In [None]:
# Import necessary libraries
import pandas as pd
import matplotlib.pyplot as plt
import seaborn as sns

# Load the dataset
df = pd.read_csv('https://raw.githubusercontent.com/ivanozono/seaborn/main/states_all_extended.csv')

# Display the first few rows of the DataFrame
df.head()

In [None]:
# Check the structure of the data
df.info()

In [None]:
# Check for missing values
df.isnull().sum()

In [None]:
# Impute missing values with mean
df.fillna(df.mean(), inplace=True)

# Check again for missing values
df.isnull().sum()

In [None]:
# Get descriptive statistics for numerical columns
df.describe()

In [None]:
# Create a correlation matrix
corr = df.corr()

# Generate a mask for the upper triangle
mask = np.triu(np.ones_like(corr, dtype=bool))

# Set up the matplotlib figure
f, ax = plt.subplots(figsize=(11, 9))

# Generate a custom diverging colormap
cmap = sns.diverging_palette(230, 20, as_cmap=True)

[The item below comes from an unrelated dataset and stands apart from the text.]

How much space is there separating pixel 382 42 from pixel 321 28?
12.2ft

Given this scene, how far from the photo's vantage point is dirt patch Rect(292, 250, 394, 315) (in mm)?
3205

# Draw the heatmap with the mask and correct aspect ratio
sns.heatmap(corr, mask=mask, cmap=cmap, vmax=.3, center=0,
            square=True, linewidths=.5, cbar_kws={"shrink": .5})

In [None]:
# Create a scatter plot for TOTAL_REVENUE and TOTAL_EXPENDITURE
plt.figure(figsize=(10, 6))
sns.scatterplot(x='TOTAL_REVENUE', y='TOTAL_EXPENDITURE', data=df)
plt.title('Total Revenue vs Total Expenditure')
plt.xlabel('Total Revenue')
plt.ylabel('Total Expenditure')
plt.show()

In [None]:
# Create a histogram for TOTAL_REVENUE
plt.figure(figsize=(10, 6))
sns.histplot(df['TOTAL_REVENUE'], bins=50, kde=True)
plt.title('Distribution of Total Revenue')
plt.xlabel('Total Revenue')
plt.ylabel('Frequency')
plt.show()

In [None]:
# Create a box plot for TOTAL_REVENUE
plt.figure(figsize=(10, 6))
sns.boxplot(x=df['TOTAL_REVENUE'])
plt.title('Box Plot of Total Revenue')
plt.xlabel('Total Revenue')
plt.show()

In [None]:
# Create a pair plot for a subset of variables
subset = df[['TOTAL_REVENUE', 'FEDERAL_REVENUE', 'STATE_REVENUE', 'LOCAL_REVENUE', 'TOTAL_EXPENDITURE']]
sns.pairplot(subset)

In [None]:
# Create a line plot for TOTAL_REVENUE and TOTAL_EXPENDITURE over time
plt.figure(figsize=(14, 8))
sns.lineplot(x='YEAR', y='TOTAL_REVENUE', data=df, label='Total Revenue')
sns.lineplot(x='YEAR', y='TOTAL_EXPENDITURE', data=df, label='Total Expenditure')
plt.title('Total Revenue and Total Expenditure Over Time')
plt.xlabel('Year')
plt.ylabel('Amount')
plt.legend()
plt.show()

In [None]:
# Filter the data for the most recent year
recent_data = df[df['YEAR'] == df['YEAR'].max()]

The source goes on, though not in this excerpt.